The UN Economic and Social Commission for Western Asia (ESCWA) said on Sunday that more than half of Lebanon's population risk facing a food crisis in the aftermath of the explosion
"More than half of the country's population is at risk of failing to access their basic food needs by the year's end," ESCWA executive secretary Rola Dashti said.
Dashti said Lebanon's government must prioritise the rebuilding of silos at the Beirut port, the country's largest grain storage.
Lebanon relies on imports for 85 percent of its food needs and the destruction of the silos by the explosion could worsen an already alarming situation, aid agencies and experts have said.
Earlier this month, ESCWA said more than 55 percent of the Lebanese are "trapped in poverty and struggling for bare necessities".

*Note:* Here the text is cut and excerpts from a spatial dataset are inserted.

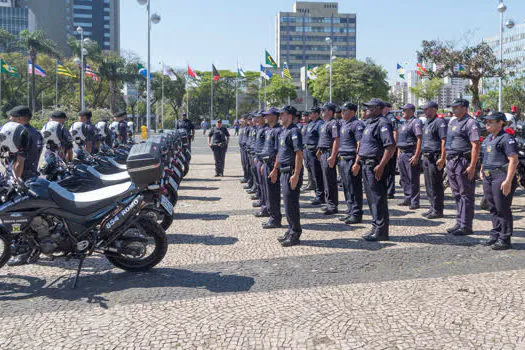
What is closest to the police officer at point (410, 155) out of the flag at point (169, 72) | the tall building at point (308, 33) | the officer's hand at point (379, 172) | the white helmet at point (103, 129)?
the officer's hand at point (379, 172)

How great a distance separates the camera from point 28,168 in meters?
7.32

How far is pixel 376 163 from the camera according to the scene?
7203 mm

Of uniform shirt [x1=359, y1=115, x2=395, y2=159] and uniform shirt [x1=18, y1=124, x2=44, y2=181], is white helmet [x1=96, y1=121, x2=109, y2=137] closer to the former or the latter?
uniform shirt [x1=18, y1=124, x2=44, y2=181]

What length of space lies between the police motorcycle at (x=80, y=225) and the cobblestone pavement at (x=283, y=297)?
0.26 m

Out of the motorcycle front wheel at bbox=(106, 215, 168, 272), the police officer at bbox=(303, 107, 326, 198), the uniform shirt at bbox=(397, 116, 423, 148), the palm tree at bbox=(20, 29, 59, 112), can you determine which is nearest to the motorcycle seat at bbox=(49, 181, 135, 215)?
the motorcycle front wheel at bbox=(106, 215, 168, 272)

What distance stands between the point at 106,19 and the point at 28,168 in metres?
160

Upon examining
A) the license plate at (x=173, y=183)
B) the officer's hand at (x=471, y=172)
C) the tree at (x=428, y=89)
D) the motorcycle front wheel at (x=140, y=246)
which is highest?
the tree at (x=428, y=89)

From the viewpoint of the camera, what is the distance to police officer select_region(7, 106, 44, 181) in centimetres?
680

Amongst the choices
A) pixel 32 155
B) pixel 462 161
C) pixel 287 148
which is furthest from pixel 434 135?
pixel 32 155

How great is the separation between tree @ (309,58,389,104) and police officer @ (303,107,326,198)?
214 ft

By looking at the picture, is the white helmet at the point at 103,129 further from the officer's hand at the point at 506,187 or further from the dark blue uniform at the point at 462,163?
the officer's hand at the point at 506,187

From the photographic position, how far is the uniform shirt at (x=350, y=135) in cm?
860

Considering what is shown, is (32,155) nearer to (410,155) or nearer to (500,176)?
(500,176)

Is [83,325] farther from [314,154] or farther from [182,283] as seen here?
[314,154]
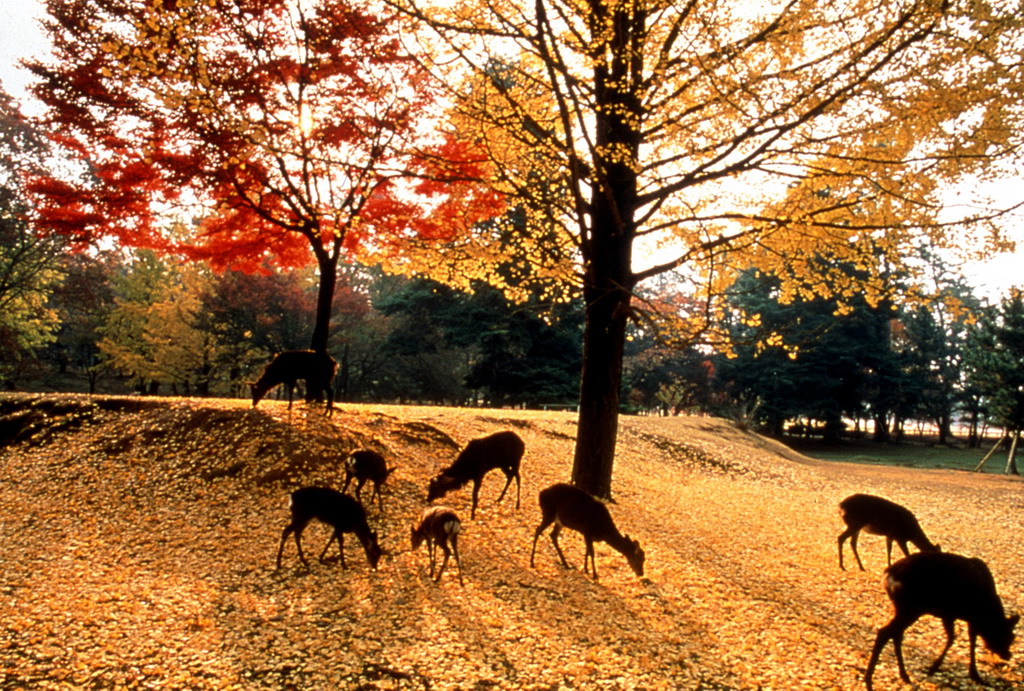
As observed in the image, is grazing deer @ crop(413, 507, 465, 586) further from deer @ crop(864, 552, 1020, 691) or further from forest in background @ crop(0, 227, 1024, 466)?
forest in background @ crop(0, 227, 1024, 466)

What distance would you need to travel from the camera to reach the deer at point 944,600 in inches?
175

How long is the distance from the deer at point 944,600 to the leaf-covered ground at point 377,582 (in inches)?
11.9

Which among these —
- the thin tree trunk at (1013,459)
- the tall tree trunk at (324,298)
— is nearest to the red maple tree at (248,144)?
the tall tree trunk at (324,298)

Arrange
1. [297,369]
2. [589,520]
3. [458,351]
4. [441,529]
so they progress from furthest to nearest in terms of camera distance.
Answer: [458,351] < [297,369] < [589,520] < [441,529]

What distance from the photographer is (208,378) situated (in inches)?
1000

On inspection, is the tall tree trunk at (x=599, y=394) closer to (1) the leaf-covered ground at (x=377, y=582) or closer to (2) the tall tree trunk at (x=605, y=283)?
(2) the tall tree trunk at (x=605, y=283)

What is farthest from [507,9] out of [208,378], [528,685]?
[208,378]

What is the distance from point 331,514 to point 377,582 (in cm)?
79

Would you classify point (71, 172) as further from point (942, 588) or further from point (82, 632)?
point (942, 588)

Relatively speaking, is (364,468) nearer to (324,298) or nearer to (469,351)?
(324,298)

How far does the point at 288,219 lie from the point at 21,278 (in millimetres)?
15940

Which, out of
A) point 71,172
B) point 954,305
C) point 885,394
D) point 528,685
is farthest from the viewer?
point 885,394

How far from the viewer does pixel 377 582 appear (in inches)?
235

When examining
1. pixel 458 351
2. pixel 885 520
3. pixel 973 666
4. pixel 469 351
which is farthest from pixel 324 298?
pixel 469 351
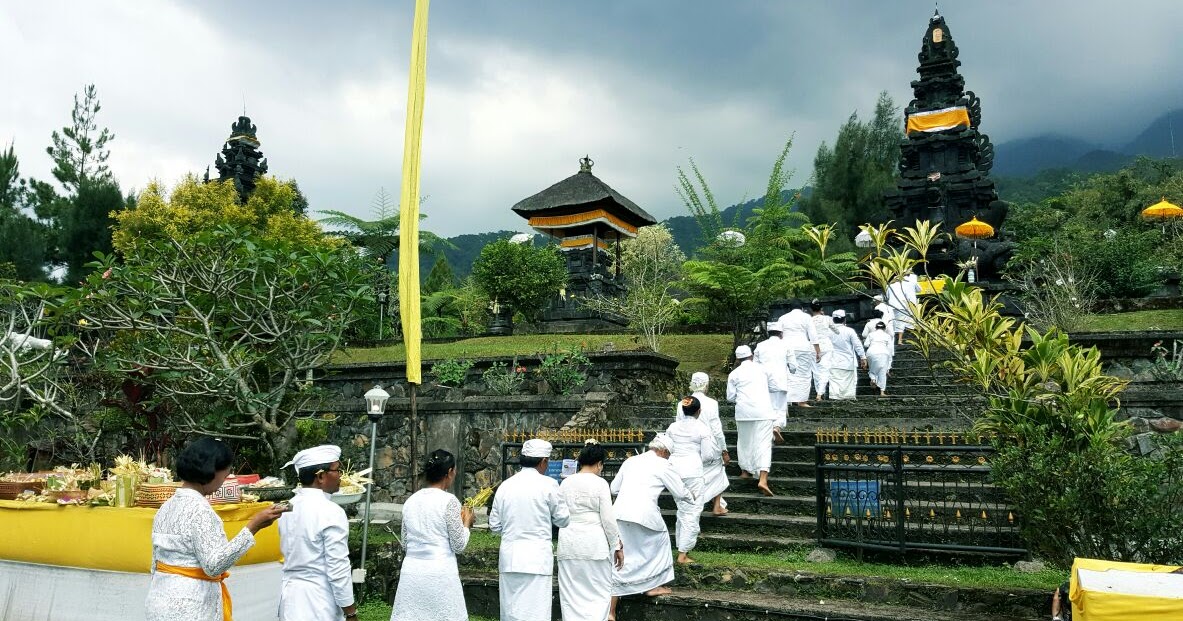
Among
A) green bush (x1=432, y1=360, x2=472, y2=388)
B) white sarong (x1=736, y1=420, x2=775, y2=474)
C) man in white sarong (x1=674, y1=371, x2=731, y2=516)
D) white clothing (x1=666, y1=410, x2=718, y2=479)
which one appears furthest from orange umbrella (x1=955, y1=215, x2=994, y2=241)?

The outgoing government resigned over the explosion.
On Monday, the presidency will hold discussions with parliamentary blocs to designate a new prime minister, a day ahead a visit by French President Emmanuel Macron to Beirut to press leaders to act to save the country from a deep financial crisis rooted in endemic corruption and mismanagement.
Hezbollah chief Sayyed Hassan Nasrallah on Sunday said that the powerful Shia party is open to a French proposal for a new political pact for Lebanon provided there is national consensus.
Nasrallah did not elaborate on what kind of changes his party was willing to consider.